__Exercise goal__. According to the passage on road crashes in Kenya, how many people died in road accidents in the 2024/2025 financial year?

Every morning, the roads of Kenya come alive with honking horns, rushing footsteps and the distant wail of sirens. Beneath the buzz of traffic lies a darker, quieter truth: the suffering of those whose lives are ended by what happens on the asphalt.


They are pedestrians knocked down while crossing unmarked roads, children flung from motorcycle taxis during sudden collisions, passengers trapped in overturned matatus, their journeys cut short by careless drivers or potholes. These are the voices from the asphalt which are not always heard, but deeply felt.


Across the country, thousands of lives are affected by road crashes every year. For instance, 3,581 people lost their lives on road accidents in the 2024/2025 financial year according to statistics from the National Transport and Safety Authority (NTSA). The report reveals a 10% increase in fatalities compared to the 2023/2024 period. Nairobi emerges the deadliest region in 2025 having recorded 138 deaths in the first three months. But numbers don’t cry out. It’s the survivors who do from hospital beds, roadside memorials, or silent mourning at home.


The causes are many and layered. Reckless driving remains a constant threat, with vehicles speeding through estates, overtaking blindly on highways, or ignoring traffic lights altogether. But the drivers are not the only cause of danger. Many roads are poorly maintained, riddled with potholes and missing signs, making even the most careful journey unpredictable.

Corruption makes it worse. Drivers who should be held accountable often go free after slipping a bribe into a traffic officer’s hand. The result? A system where the law is negotiable and the

cost is paid in blood.


These tragedies don’t choose time or place. They strike in rush hours, on dusty rural roads, in the early morning or under the cover of night. Behind each one is a story: a child who never made it to school, a breadwinner who never returned home, a family thrown into poverty after hospital bills drain their savings.


Yet, amid the chaos, there is silence. The victims rarely make the news beyond brief headlines. Their pain is muffled by the roar of engines and the indifference of a system that has failed them.


Change has been promised before that there will be better enforcement, improved roads, stricter laws. But if corruption thrives and road safety is treated as an afterthought, Kenya’s roads will remain unsafe.


The asphalt holds their stories, but it is up to us to listen. Until then, the cries will continue, not from voices raised, but from lives broken.

__Data excerpts__.
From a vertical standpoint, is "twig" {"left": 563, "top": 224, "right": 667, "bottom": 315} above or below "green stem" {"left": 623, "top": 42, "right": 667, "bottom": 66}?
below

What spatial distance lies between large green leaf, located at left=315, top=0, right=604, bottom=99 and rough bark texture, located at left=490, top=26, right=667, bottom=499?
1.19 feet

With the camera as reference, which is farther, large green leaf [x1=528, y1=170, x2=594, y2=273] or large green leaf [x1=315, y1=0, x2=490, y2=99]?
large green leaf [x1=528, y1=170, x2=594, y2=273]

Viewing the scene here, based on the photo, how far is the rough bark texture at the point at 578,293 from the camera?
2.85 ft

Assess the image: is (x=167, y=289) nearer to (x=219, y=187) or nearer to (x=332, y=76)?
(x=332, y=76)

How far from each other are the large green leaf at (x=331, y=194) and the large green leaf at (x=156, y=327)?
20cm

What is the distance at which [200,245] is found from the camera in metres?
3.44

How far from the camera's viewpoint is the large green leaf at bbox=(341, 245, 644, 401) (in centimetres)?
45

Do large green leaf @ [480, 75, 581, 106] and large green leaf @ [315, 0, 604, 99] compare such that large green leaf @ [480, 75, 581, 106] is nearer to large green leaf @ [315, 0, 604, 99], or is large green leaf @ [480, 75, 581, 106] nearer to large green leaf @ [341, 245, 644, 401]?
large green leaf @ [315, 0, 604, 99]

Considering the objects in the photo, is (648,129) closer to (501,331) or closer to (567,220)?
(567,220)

---

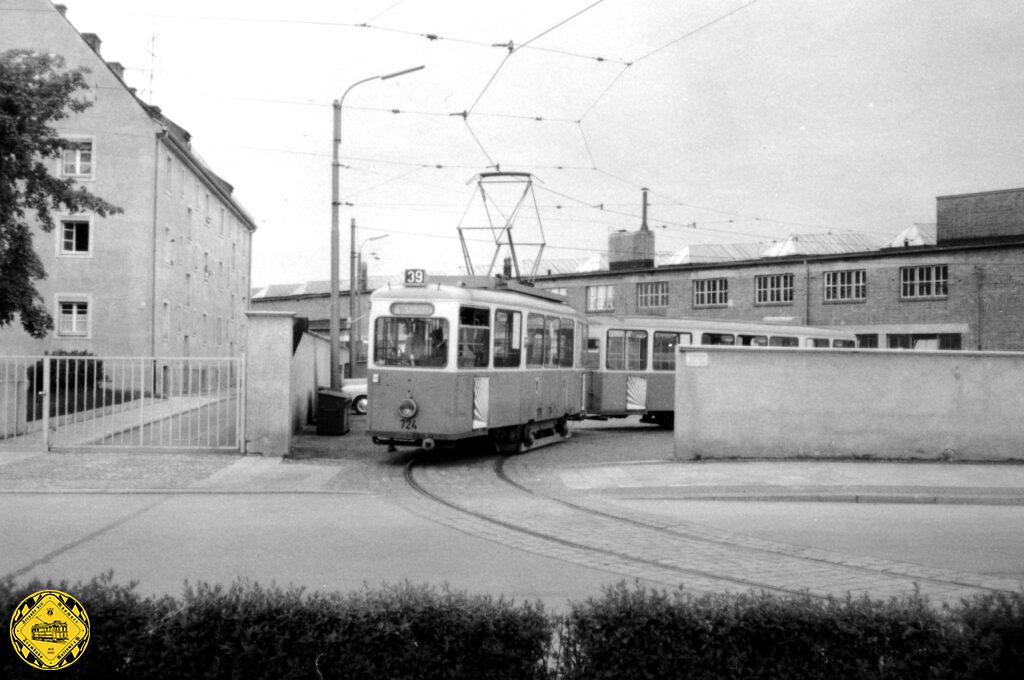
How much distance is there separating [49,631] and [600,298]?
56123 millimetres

__Output below__. 3,581 people